Jean Currie, who was the executive director of the Council at the time, said Sagan proved perfect for the job.
“We loved her because she knew way more about computers and the potential for what the Internet could do and how that would benefit the libraries,” Currie said. “She had this kind of bigger vision about what the Internet and computers could be doing.”
Computers still play an integral role in Sagan’s life and are essential to her professional success. She researches every chemical in her merchandise to mine their maximum health benefits — like the antimicrobial properties of propolis, the crunchy, brownish caulk bees use to glue their hive together and that Sagan incorporates into her lotions and balms. She watches tutorials to improve her soap-making techniques and keeps track of her online sales. She also likes to keep up with current events in Russia and eastern Europe.

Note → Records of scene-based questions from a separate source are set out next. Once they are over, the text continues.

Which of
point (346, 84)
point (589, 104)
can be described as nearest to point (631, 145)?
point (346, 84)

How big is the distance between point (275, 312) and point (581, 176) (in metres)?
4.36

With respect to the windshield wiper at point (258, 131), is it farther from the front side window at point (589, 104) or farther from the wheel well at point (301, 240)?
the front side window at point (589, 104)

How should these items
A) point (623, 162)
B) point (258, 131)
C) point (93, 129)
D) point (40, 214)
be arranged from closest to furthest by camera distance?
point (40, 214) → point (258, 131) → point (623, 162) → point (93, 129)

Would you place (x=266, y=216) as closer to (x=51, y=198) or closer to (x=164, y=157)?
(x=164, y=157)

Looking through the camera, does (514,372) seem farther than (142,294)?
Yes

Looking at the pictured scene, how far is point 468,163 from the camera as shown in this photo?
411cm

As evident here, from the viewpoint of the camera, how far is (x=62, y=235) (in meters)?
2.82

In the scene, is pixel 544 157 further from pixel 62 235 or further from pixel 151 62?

“People like my husband get interested in physics in high school, and then they get a degree in physics and they do physics for the rest of their lives,” Sagan said. “People like me start out in one path and then they move around and end up doing a little of everything.”
With her latest endeavor, Sagan set high standards for herself from the start, careful to use only all-natural ingredients — even the free-sample vials of artificial stuff she receives with her orders of essential oils are off limits. She works in a chef’s coat and lime-green goggles, a happy mad scientist surrounded by her sepia-toned bottles that contain every flavor from orange to lavender. Though most customers stick with standby scents like lavender, Sagan likes to mix and match, preferring some of the more exotic tinctures, like washti, which is spicier and more complex. Whenever a batch doesn’t turn out perfectly, she melts it down into useable soap which she then donates to charities.

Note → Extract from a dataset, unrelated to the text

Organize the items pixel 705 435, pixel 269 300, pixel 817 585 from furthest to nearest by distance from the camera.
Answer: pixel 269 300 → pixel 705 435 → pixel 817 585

“There’s something very satisfying that even your mistakes are still really useful,” Sagan said.
Some of Sagan’s products draw inspiration directly from family and friends, like a possible line of children’s products based on her daughter’s new obsession with unicorns. Another scent combination, the lemon-ginger body butter, is based on a concoction one of Sagan’s friends makes every winter, a stew of lemons and honey and ginger. Now, according to Brittany Lowry, a health consultant at Nature’s Remedy in Ellicott, New York, the ginger-lemon body butter is a best-seller at the store.
“We’ve been carrying Avital’s since December 2013,” Lowry said. “We always try to carry local, clean, simple products. The look of it has to be professional, and we definitely found that in Avital’s Apiaries.”

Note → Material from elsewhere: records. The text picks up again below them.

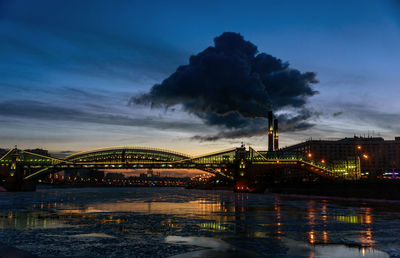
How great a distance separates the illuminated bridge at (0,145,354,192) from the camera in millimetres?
113625

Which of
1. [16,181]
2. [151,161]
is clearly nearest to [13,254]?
[16,181]

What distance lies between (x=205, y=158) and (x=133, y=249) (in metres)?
121

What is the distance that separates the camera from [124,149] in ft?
468

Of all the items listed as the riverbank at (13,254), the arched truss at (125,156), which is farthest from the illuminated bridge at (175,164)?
the riverbank at (13,254)

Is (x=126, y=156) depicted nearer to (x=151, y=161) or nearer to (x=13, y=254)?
(x=151, y=161)

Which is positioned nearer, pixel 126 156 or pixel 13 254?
pixel 13 254

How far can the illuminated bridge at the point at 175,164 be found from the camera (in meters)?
114

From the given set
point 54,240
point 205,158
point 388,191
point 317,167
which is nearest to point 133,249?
point 54,240

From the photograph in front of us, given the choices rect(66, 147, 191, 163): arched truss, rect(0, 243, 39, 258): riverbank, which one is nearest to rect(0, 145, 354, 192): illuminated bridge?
rect(66, 147, 191, 163): arched truss

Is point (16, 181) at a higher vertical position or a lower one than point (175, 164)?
lower

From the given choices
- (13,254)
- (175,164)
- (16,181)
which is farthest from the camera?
(175,164)

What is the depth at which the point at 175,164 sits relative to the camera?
13012 centimetres

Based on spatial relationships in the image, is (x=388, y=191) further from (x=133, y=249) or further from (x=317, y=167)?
(x=133, y=249)

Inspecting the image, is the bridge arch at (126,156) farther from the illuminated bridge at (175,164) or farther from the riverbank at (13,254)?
the riverbank at (13,254)
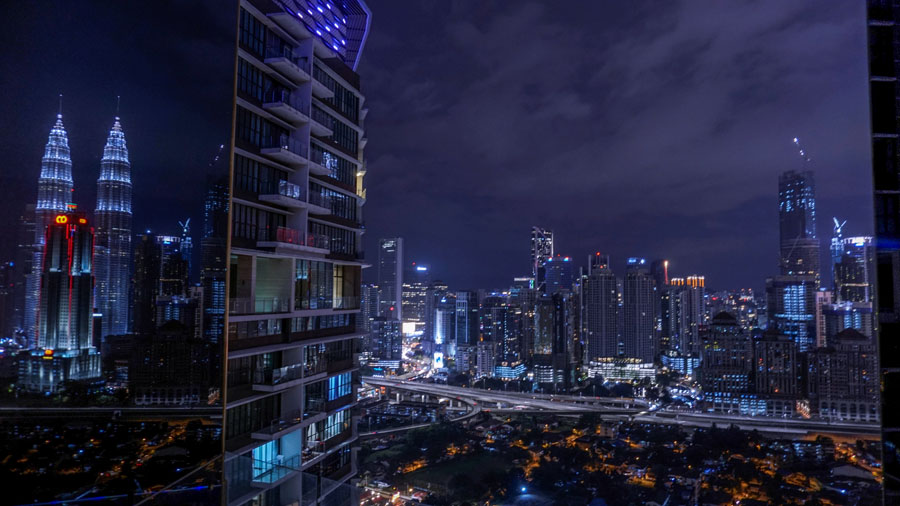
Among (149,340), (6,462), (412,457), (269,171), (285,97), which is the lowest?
(412,457)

In the past year, Sagan said her business has doubled. When it began, Avital’s Apiaries sold casually at fairs with a few special orders, but in just three years Sagan’s products made their way to the shelves of nine specialty stores in the area. Now, Sagan has her sights set on moving out of her haunted basement and into a real facility.
“What appeals to me with this is on the one hand, it’s a creative endeavor,” Sagan said. “I can decide on things like scents and colors and patterns. It’s also very practical, and I love that practicality, the same way I love the practicality of working with computers. I see the results of my actions. Just as I can watch 10,000 email accounts flowing smoothly and that gives me satisfaction, I can see 2,000 people using my soaps and know I’ve improved their lives in a small way.”